MiniMax-M2.1 is an open-source, high-performance model released to the community to democratize top-tier "agentic" capabilities. It is built to move beyond simple text generation, serving as a robust engine for automating software development and executing complex office workflows.
Key Features
- Optimized for Agents: Specifically enhanced for robustness in coding, tool usage, instruction following, and complex planning.
- Full-Stack Capabilities: Demonstrates high proficiency in architecting functional applications across Web, Android, iOS, and Backend environments.
- Multilingual Excellence: Outperforms major models like Claude Sonnet 4.5 in multilingual software engineering benchmarks.
- Large Context Management: Includes optimized strategies for handling long-horizon tasks and extensive token usage.
- Open Access: Weights are available for local deployment via Hugging Face and supported by frameworks like SGLang, vLLM, and Transformers.
Use Cases
- Automated Software Development: Developing and maintaining software across multiple programming languages.
- Autonomous Application Building: Creating complete applications "from zero to one" using the VIBE (Visual & Interactive Benchmark for Execution) paradigm.

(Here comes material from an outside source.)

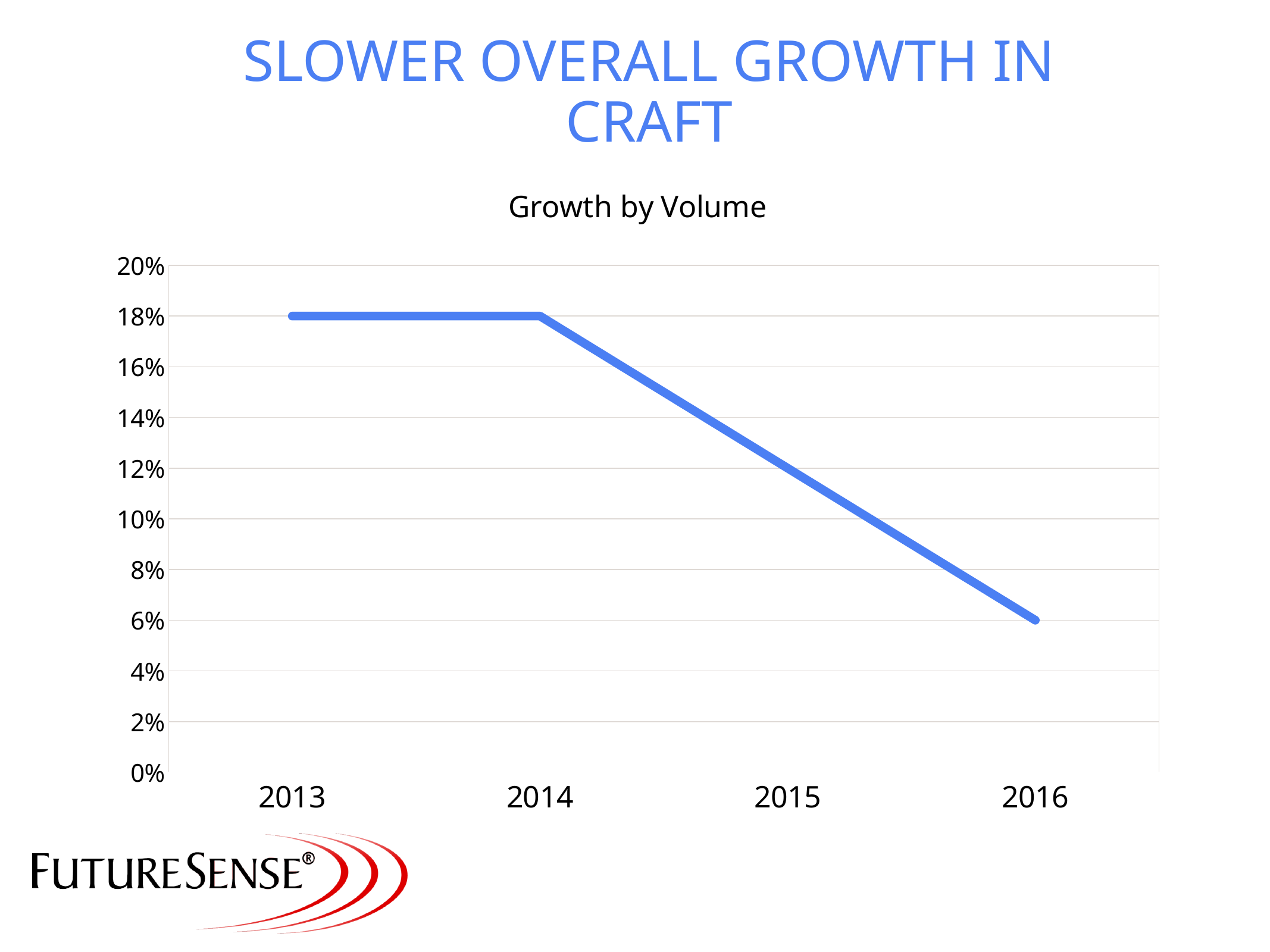
Which year has the lowest growth by volume? 2016 What is the title of the chart? Growth by Volume What is the difference in growth by volume between 2014 and 2016? 12% What is the growth by volume for 2016? 6% What is the growth by volume for 2014? 18% What kind of chart is shown on the slide? Line chart Which year has higher growth by volume, 2015 or 2016? 2015 Does growth by volume rise or fall from 2014 to 2016? Fall How many years are plotted on the x axis? 4 Is the growth by volume for 2015 greater or less than 10%? greater What is the growth by volume for 2013? 18% What is the growth by volume for 2015? 12%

- Complex Office Workflows: Executing multi-step, logic-heavy business processes.
- Advanced Tool Integration: Utilizing external APIs and tools to solve long-horizon engineering problems.
FAQ (Quick Reference)
- Is there an API available? Yes, the API is live on the MiniMax Open Platform.
- Can I run it locally? Yes, model weights can be downloaded from Hugging Face.
- What are the recommended inference parameters? It is recommended to use
temperature=1.0,top_p=0.95, andtop_k=40. - How does it perform against other models? In benchmarks like SWE-bench Multilingual and Multi-SWE-bench, it consistently exceeds the performance of Claude Sonnet 4.5.